At trial, rather than present detailed, vendor-by-vendor proof of its right to additional expense reimbursement, SDS introduced only summary exhibits and vague testimony describing what might be called the big picture. The evidence established that MRO paid SDS a total of $1,857,006, $185,597 less than the $2,042,603 contract cap. SDS paid third party vendors $1,185,904.94 and kept the $457,500 Development Fee. What SDS did with the remaining MRO proceeds was not explained. To put this evidence in perspective, we will assume that the total Project costs including the Development Fee exceeded the contract cap, as SDS alleged but arguably did not prove. Under the parties’ course of dealing as described by Olin, SDS should have used the payments received from MRO to pay vendors what they were owed, applying any balance to the unpaid Development Fee. Then, when the Project was substantially completed, SDS would demand that MRO pay the balance of the Development Fee up to the contract cap. But SDS did not do that. Instead, it pocketed the entire Development Fee from MRO’s progress payments, paid vendors less than they were owed, and then demanded after substantial completion that MRO pay additional reimbursement up to the contract cap.

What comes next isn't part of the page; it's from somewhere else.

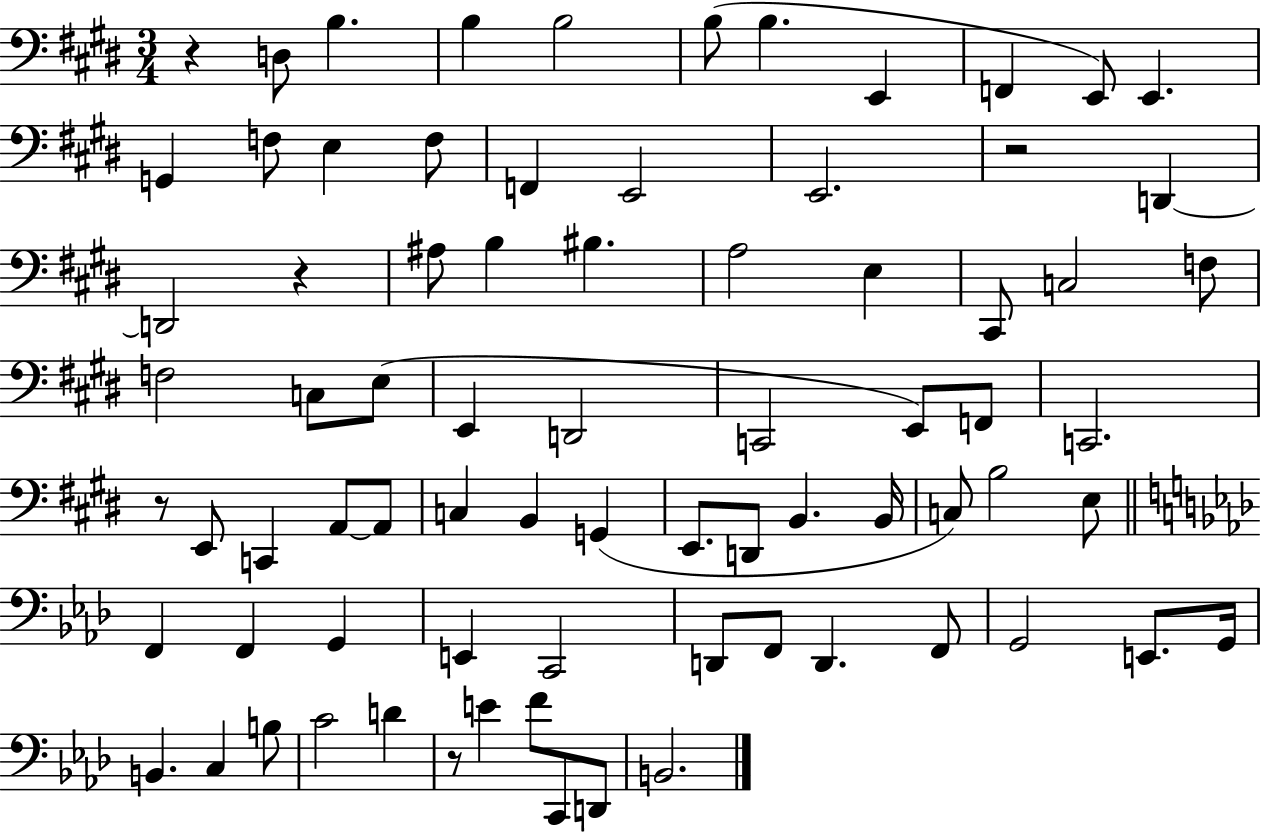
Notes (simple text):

R/q D3/e B3/q. B3/q B3/h B3/e B3/q. E2/q F2/q E2/e E2/q. G2/q F3/e E3/q F3/e F2/q E2/h E2/h. R/h D2/q D2/h R/q A#3/e B3/q BIS3/q. A3/h E3/q C#2/e C3/h F3/e F3/h C3/e E3/e E2/q D2/h C2/h E2/e F2/e C2/h. R/e E2/e C2/q A2/e A2/e C3/q B2/q G2/q E2/e. D2/e B2/q. B2/s C3/e B3/h E3/e F2/q F2/q G2/q E2/q C2/h D2/e F2/e D2/q. F2/e G2/h E2/e. G2/s B2/q. C3/q B3/e C4/h D4/q R/e E4/q F4/e C2/e D2/e B2/h.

In these circumstances, if MRO is held liable to SDS for the claimed additional reimbursement, the remedy would not benefit vendors, who on this record are the truly aggrieved parties. Rather, the recovery by SDS would have the practical effect of increasing its Development Fee well beyond the agreed amount, $457,500. In our view, by no stretch of the imagination would this result be consistent with the Development Agreement. Therefore, the district court properly denied SDS’s claim for $185,597 because SDS failed to prove that claim.



At trial, MRO alleged that SDS breached the Development Agreement by not timely completing the Project and breached the Management Agreement by failing to provide competent services. The district court rejected those counterclaims on the merits, rulings that MRO does not appeal. Based upon the trial evidence that SDS paid vendors less than the total amount MRO paid SDS, minus the Development Fee, MRO expanded its counterclaim to include a demand for a “refund” of its overpayments. MRO cross-appeals the district court’s denial of that claim.

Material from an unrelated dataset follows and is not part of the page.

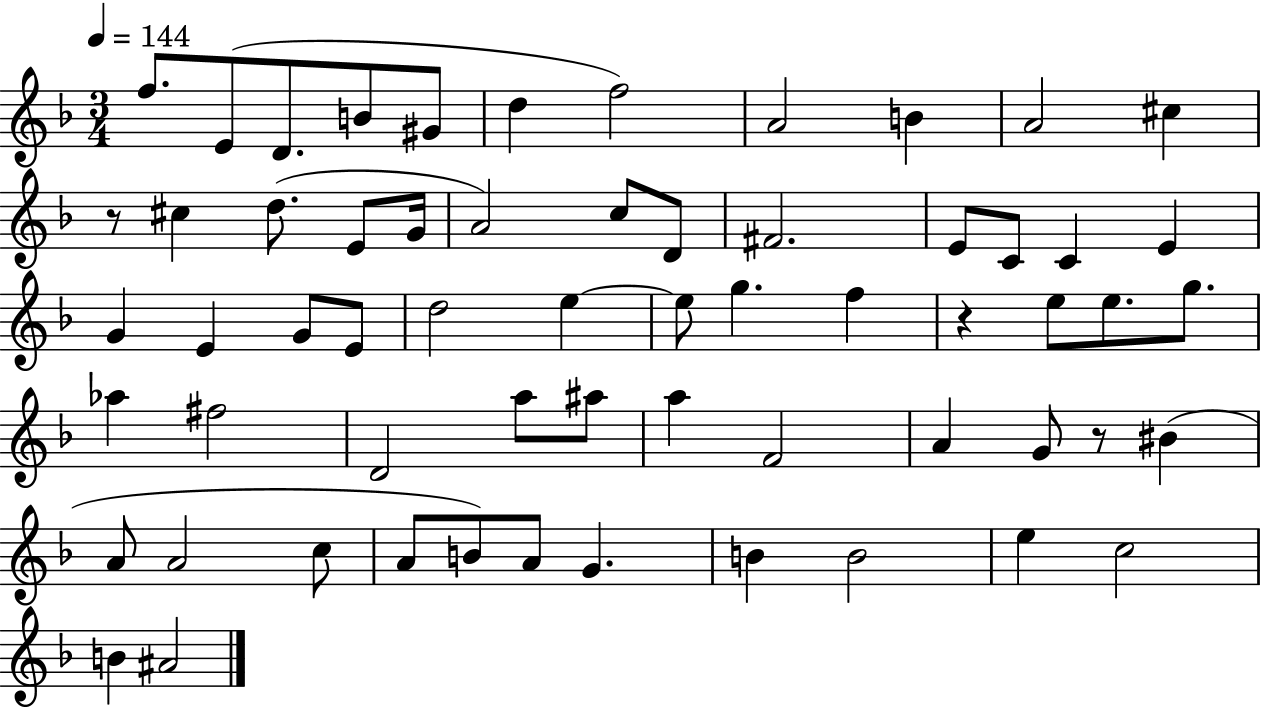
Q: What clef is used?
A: treble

SDS presented evidence that MRO got the full benefit of its bargain. MRO did not refute that evidence. We agree with the district court that “the Parties’ conflicting exhibits . . . are too confusing, and the testimony regarding them, too inconclusive to allow the Court to provide a precise accounting.” In these circumstances, MRO may not rely on the inadequate proof that was insufficient to prove SDS’s claim to justify a belated refund claim that MRO did not itself affirmatively establish.


The judgment of the district court is affirmed.



The HONORABLE FRANKLIN L. NOEL, United States Magistrate Judge for the District of Minnesota, presiding with the consent of the parties pursuant to 28 U.S.C. ? 636(c)


At trial, MRO’s Peterson testified that MRO sent SDS regular progress payments without requiring SDS to prove vendors had been paid. The court noted that this practice undermined MRO’s argument that SDS payment to the vendor was a condition precedent to reimbursement:

THE COURT: Let me interrupt for a second. I’m confused. You say you didn’t get monthly invoices from Same Day for direct reimbursement pursuant to Section 2.3?

THE WITNESS: I got some, but I did not get all of them.

THE COURT: Well, how did it come that you paid them money?

* * * * * *

THE WITNESS: I was paying in good-faith, assuming that the expenses existed.